Insights

InfraRed Capital Partners – Chief Executive’s Review of Real Estate and Infrastructure Activity in 2014

4 April 2019 Outlook

Real Estate

While supply & demand dynamics seemed more balanced than in Infrastructure, European Real Estate continued to attract increasing levels of both equity and debt capital. The lack of directional consistency in Europe’s economic outlook and the geopolitical uncertainties of Ukraine and the Middle East did little to deter strong demand for core assets and also secondary assets with good income quality. As interest rates fell during the year investors increasingly sought to lock in the positive leverage on income they could extract from the high positive gap between core asset yields and debt costs. We can’t recall a period during the past 25 years where such a meaningful positive gap existed for a sufficiently long time to allow investors to build income-focused portfolios of geared, core assets for long term hold.  We expect this trend to continue in 2015 and to be a key contributor to capital value growth for core and good quality secondary assets with strong income profiles. However, in our opinion, the continued bullish performance forecasts in the real estate investment markets do not take into account the fragility of the occupational markets across most European countries, and renewed economic weakness could derail the predictions.

During 2014, we continued our selective and cautious investment approach of investing in, stabilising and repositioning, previously under-capitalised assets located in the larger, robust economies of the UK, Germany and France, with a view to selling the resulting core  properties back into mainstream, yield-seeking investment markets.  The success of our strategy in Europe is evidenced by our successful capital raising for our third European value-add fund, raising £475m (US$750m), giving us aggregate investment capacity in excess of US$1.5bn. Nearly half of the capital is already committed with the first exit planned for Q1 2015. The assets we acquired during 2014, mostly secured in off-market transactions, are typically in the US$100–150m gross asset value range and capable of conversion into core or high quality secondary institutional assets. The pipeline of transactions for which we have secured exclusivity suggests that we can continue to put capital to work on attractive terms in 2015.

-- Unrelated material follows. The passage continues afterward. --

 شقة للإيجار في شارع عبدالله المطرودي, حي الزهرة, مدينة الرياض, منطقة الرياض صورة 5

Early in 2014 we made our third exit from our first China RE fund, realising over US$200m from the sale of our 50% share in a mixed-use office and retail project in Guangzhou.  Further realisations are in progress and we anticipate to have repaid in excess of 90% of the invested capital before this summer.  Despite adverse headlines on slowing economic activity, we see lower growth as more sustainable and the Chinese authorities’ determination to eliminate corruption as very positive steps for a more transparent long term investment in this country.  As a highly experienced manager of real estate in China with over US$1bn of equity deployed since 2007, we remain convinced that the market still offers value, with particular opportunities at present to invest in mezzanine structures given the economic backdrop and policy responses.

Infrastructure

The imbalance between investor demand for infrastructure on the one hand and supply of good investment opportunities on the other has become even more pronounced this year as the global universe of investible assets cannot keep pace with the level of capital committed to the asset class.  Preqin estimates some US$100bn+ of dry-powder in unlisted funds alone and a research project we conducted last autumn highlighted that the weight of capital looking to be deployed in infrastructure assets had built up to a level of 14x the annual long term average of new investment into the sector. Institutional investors are increasingly struggling to identify adequately priced investment opportunities.

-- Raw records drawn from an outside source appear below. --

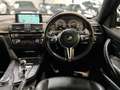 BMW M4 Coupé F82 3.0 431ch DKG7 RHD - Immatriculation Fra Noir - thumbnail 11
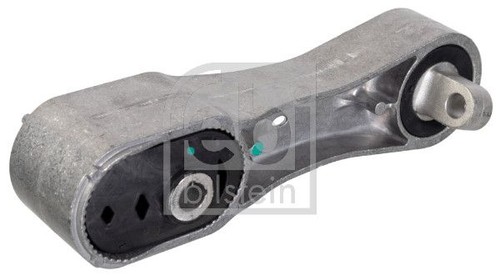 Febi bilstein 178419 - bilstein,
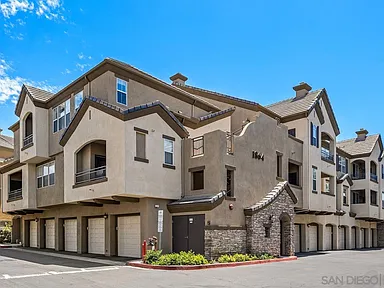 Otay Ranch Village - 1864 Opaline Pl Chula Vista CA | Zillow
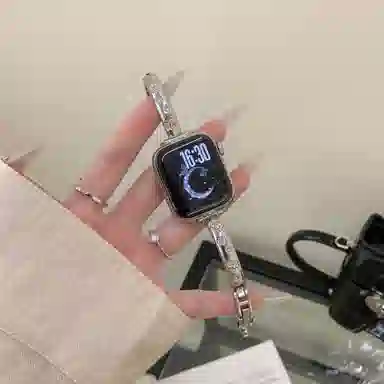 iwatch2 3 4 5 6 7 8 9 S10apple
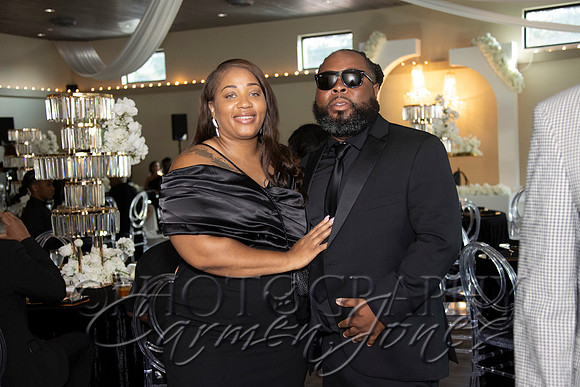wedding25IMG_0825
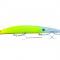 Плуващ воблер OKINWA Minnow 13 cm - универсална примамка за тролинг и спининг 15.4 гр.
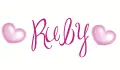 ruby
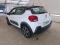 preview Citroen C3 #1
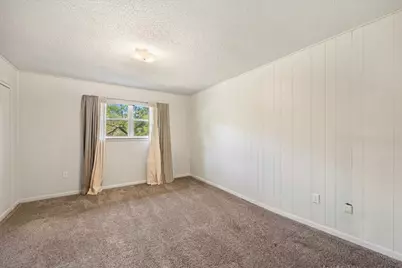 6176 Barnes Road, Crestview, FL 32536 - Photo 21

As one of the largest and most experienced market participants (the 10th largest manager of infrastructure assets globally and the largest in Europe according to PEI Media), InfraRed continues to prioritise pricing and transaction structuring discipline over growth. Nevertheless, we continue to deploy capital selectively, leveraging our reputation for reliable project delivery. We often seek the more complex, less competed transactions which are typically beyond the capabilities of less experienced investors. The two listed infrastructure funds we advise and source investment for (HICL Infrastructure Company Ltd (www.hicl.com) in social and transport infrastructure and The Renewables Infrastructure Group Ltd (www.trig-ltd.com) in renewable energy) also continue to deliver strong performance, despite the competitive environment, supported by their stable, long-duration cashflows.  Renewables infrastructure is one of the most rapidly growing segments of the infrastructure asset class due to the long term structural changes in the power market, especially in North Western Europe, and we expect to remain at the forefront of this trend in both the private as well as the listed market.